## [SUPPLIED PASSAGE]
──────────────────────────────

Saturday, February 21, 2026

Image of the Mind Studios

  
 Board of Directors

UPDATE 2/26
   The future of IMS will be under the purview of a BoD. The reasoning behind this is that the primary asset (effectively speaking) is The Gnomes of New Hope project and that asset must remain property of IMS. Of course, there are other assets gathered since IMS was established in 1977, but the Gnomes has become the principle, based in investment and potential.

   So, the approach to this will be the establishment of "The Elder Gnomes Joint Venture" to which I will be selling 48% of The Gnomes of New Hope. Along with this percentage goes ALL the management and rights to the project. I retain the remaining 52% simply to see it through as intended. But also with that 42% comes the first right of refusal to buy Image of the Mind Studios after the Gnomes has been successfully introduced and saturated the market. Hopefully within ten years.

   My intention is to publish the Business Plan here, where it can be presented easily to interested parties.

   For the time being, the plan is for "The Elder Gnomes Joint Venture" to be comprised of, to begin with, seven board members, with myself being the Chairman of the Board.

   The remaining six board members will buy in at one million per seat. That represents a 25% deposit on my fixed share of the Gnomes, which is thirty million, plus ten percent of the gross on all markets. That thirty million is net after taxes.

  Once the seven member board is established, then all management activities come under the Board's purview, until then it remains with Image of the Mind Studios and all activities are in-house with IMS. No production or licensing contracts will be implemented until the Board of Directors is established and certain activities (such as publishing and development) are reserved for IMS.

──────────────────────────────

## [SOURCE EXCERPT]
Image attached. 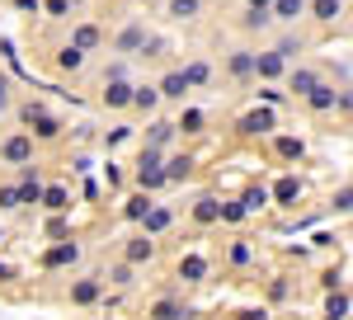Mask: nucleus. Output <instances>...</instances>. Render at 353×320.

──────────────────────────────

## [SET TASK 1]
Reproduce the passage from the Image of the Mind Studios board post, from "The remaining six" up to and including "reserved for IMS.".
## [SET TASK 2]
Extend the Image of the Mind Studios board post past its final sentence, keeping its voice and subject.

## [WRITTEN RESPONSE 1]
The remaining six board members will buy in at one million per seat. That represents a 25% deposit on my fixed share of the Gnomes, which is thirty million, plus ten percent of the gross on all markets. That thirty million is net after taxes.

  Once the seven member board is established, then all management activities come under the Board's purview, until then it remains with Image of the Mind Studios and all activities are in-house with IMS. No production or licensing contracts will be implemented until the Board of Directors is established and certain activities (such as publishing and development) are reserved for IMS.

## [WRITTEN RESPONSE 2]
   Direct management as a whole will gradually transition to IMS Management, which is to be established and supervised by The Elder Gnomes Joint Venture, until such time as a Board of Directors can be established for that entity, which remains within IMS as the management division.

The Elder Gnomes Joint Venture remains specific to The Gnomes of New Hope as a whole, being property of IMS, in accordance with the Business Plan. 

There may be a structural plan for IMS as a whole to take on a Board of Directors in the context of supervising the assorted divisions required under the Business Plan. Such a Board will be in the context of the purchase of IMS. That process may take the from of "The IMS Joint Venture"

 Until such time, The Elder Gnomes Joint Venture will fullfil that role of supervisory capacity, even though the intent of the Joint Venture is to be specific to the Gnomes of New Hope Project.

You will note that in the Business Plan, this structure is utilized for each project; Joint Venture, IMS Management, Production Company, each under the umbrella of Image of the Mind Studios.

All contract negotiations (specific to The Gnomes) are under the purview of the board as is the budget and financing

Production activities are under the purview of "The Gnomes of New Hope Productions", a separate entity.

 Distribution, marketing, accounting and HR are under the purview of IMS Management, a separate entity.

More later. AG




ARCHIVE
    Since I am retiring in June (which only means I will take the time to work on my cars whenever I feel like it) I also need to be thinking about selling IMS. That will take place via a Board of Directors, with each Board position being sold. I will be selling 45% of the operation, so that I can remain involved until I finish my important projects.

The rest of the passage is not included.